Chapter 13: Chit Chat

Wade wakes up by himself.

He pats the web mesh beside him, looking for the bundle of warmth that was supposed to be cuddled up to his side, and finds nothing.

Sitting up, he squints, scoping out the darkness as he waits for his eyes to adjust. There's a dark shape sitting near the mouth of the web, staring at the room beyond. It's cute how protective Spider-Peter is. Annoying in a please-stop-moving-you're-opening-your-wounds kind of way, but still cute.

Wade heads his way. "I don't know what you expect to find out there, Spider-Babe. The computers aren't going to come to life if that's what you're worried about."

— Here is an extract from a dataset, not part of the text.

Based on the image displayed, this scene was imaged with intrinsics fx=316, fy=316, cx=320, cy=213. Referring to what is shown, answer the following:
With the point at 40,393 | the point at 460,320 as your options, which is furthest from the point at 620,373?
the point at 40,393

Without missing a beat, Spider-Peter responds hoarsely, "You've obviously never met Ultron. I'd be scared of a toaster where he's involved."

Wade stops in his tracks. "Peter?"

"Hope you weren't expecting someone else."

"Peter!" Wade wraps his arms around the other man, pulling him against his chest. "God, I was beginning to wonder if you were ever coming back! I've missed you! Oh, shit - sorry, didn't mean to hug you so hard." He lets go and Peter rubs his bandaged torso.

"Technically," he says, "I never really left."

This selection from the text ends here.